À Casablanca et dans d'autres villes marocaines, la prolifération des climatiseurs et des paraboles sur les façades des bâtiments est devenue une préoccupation croissante pour les urbanistes et les défenseurs du patrimoine. L'installation non réglementée de ces appareils est de plus en plus considérée comme une nuisance esthétique, encombrant le paysage visuel des structures historiques et modernes.
Selon un rapport de 2023 du ministère marocain de l'Urbanisme, plus de 70 % des bâtiments du centre-ville de Casablanca comportent au moins un équipement extérieur non autorisé. Cette tendance ne se limite pas à Casablanca ; des problèmes similaires sont signalés à Marrakech et à Rabat, où l'architecture traditionnelle est obscurcie par des équipements utilitaires modernes.

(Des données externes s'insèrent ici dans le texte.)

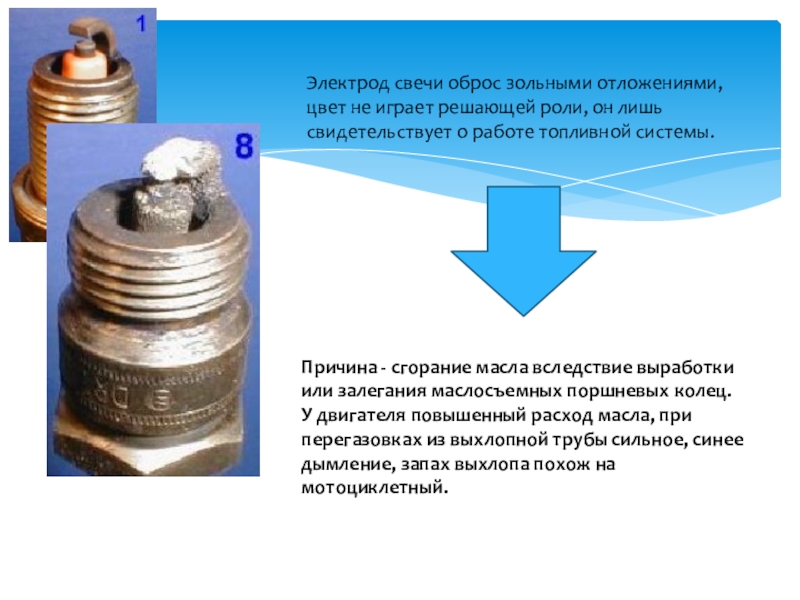 1

8

Электрод свечи оброс зольными отложениями, цвет не играет решающей роли, он лишь свидетельствует о работе топливной системы.

Причина - сгорание масла вследствие выработки или залегания маслосъемных поршневых колец. У двигателя повышенный расход масла, при перегазовках из выхлопной трубы сильное, синее дымление, запах выхлопа похож на мотоциклетный.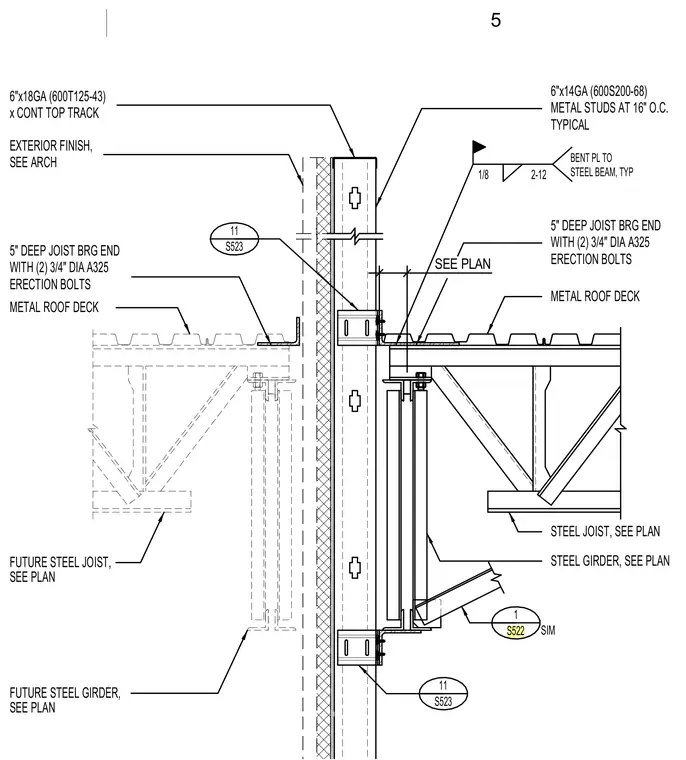 5

6"x18GA (600T125-43) x CONT TOP TRACK

EXTERIOR FINISH, SEE ARCH

11
S523

5" DEEP JOIST BRG END WITH (2) 3/4" DIA A325 ERECTION BOLTS

METAL ROOF DECK

FUTURE STEEL JOIST, SEE PLAN

FUTURE STEEL GIRDER, SEE PLAN

6"x14GA (600S200-68) METAL STUDS AT 16" O.C. TYPICAL

1/8 2-12 BENT PL TO STEEL BEAM, TYP

5" DEEP JOIST BRG END WITH (2) 3/4" DIA A325 ERECTION BOLTS

SEE PLAN

METAL ROOF DECK

STEEL JOIST, SEE PLAN

STEEL GIRDER, SEE PLAN

1
S522 SIM

11
S523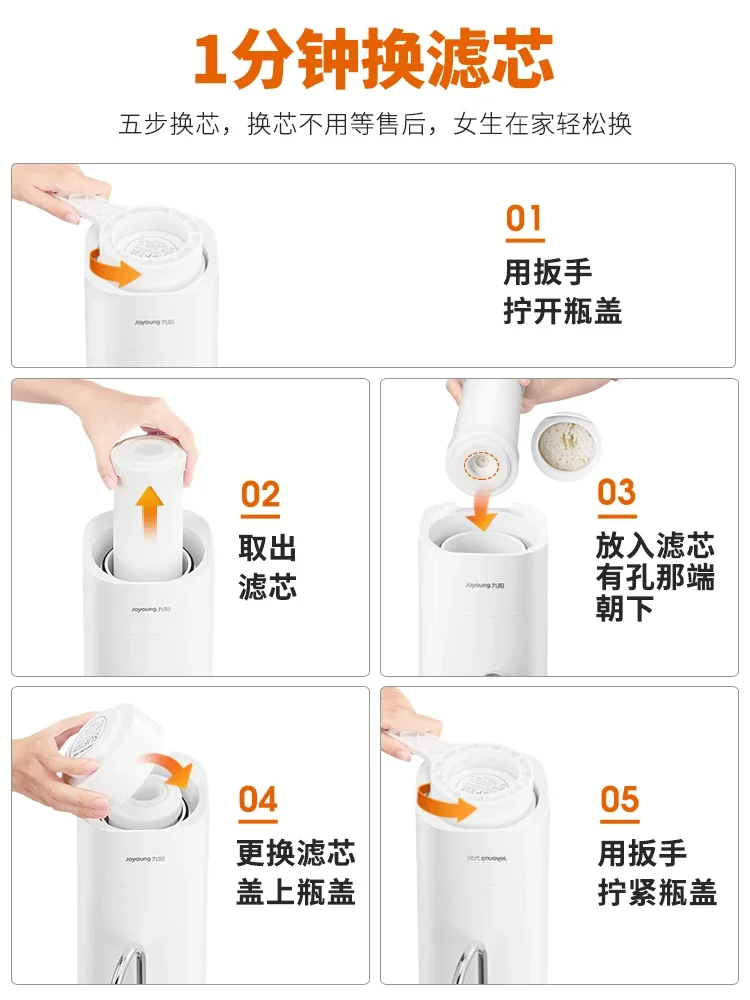 1分钟换滤芯

五步换芯，换芯不用等售后，女生在家轻松换

Joyoung 九阳

01
用扳手
拧开瓶盖

Joyoung 九阳

02
取出
滤芯

Joyoung 九阳

03
放入滤芯
有孔那端
朝下

Joyoung 九阳

04
更换滤芯
盖上瓶盖

Joyoung 九阳

05
用扳手
拧紧瓶盖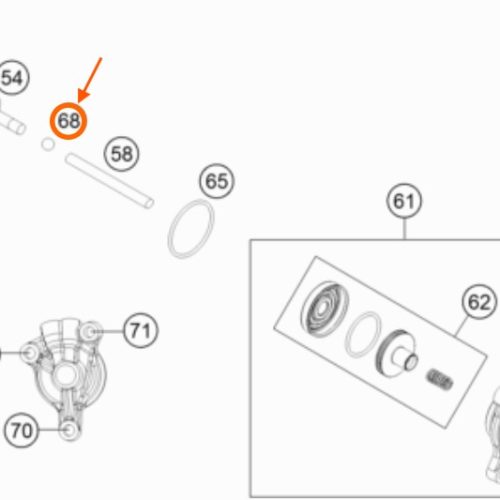 54
68
58
65
61
62
71
70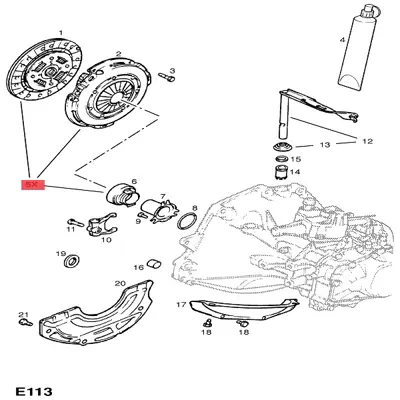 1
2
3
4
12
13
15
14
5X
6
7
8
9
11
10
19
16
20
17
21
18
18

E113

Des architectes locaux et des défenseurs du patrimoine ont appelé à une application plus stricte des codes du bâtiment existants, qui exigent que ces équipements soient intégrés dans la conception des bâtiments ou placés sur les toits. Cependant, l'application a été incohérente, et de nombreux propriétaires et entreprises privilégient le coût et la commodité à l'esthétique.
La situation reflète un défi plus large consistant à équilibrer la modernisation avec le patrimoine culturel et architectural. Alors que le Maroc continue de s'urbaniser, le débat sur la manière de préserver l'intégrité visuelle de ses villes tout en répondant aux besoins modernes reste ouvert.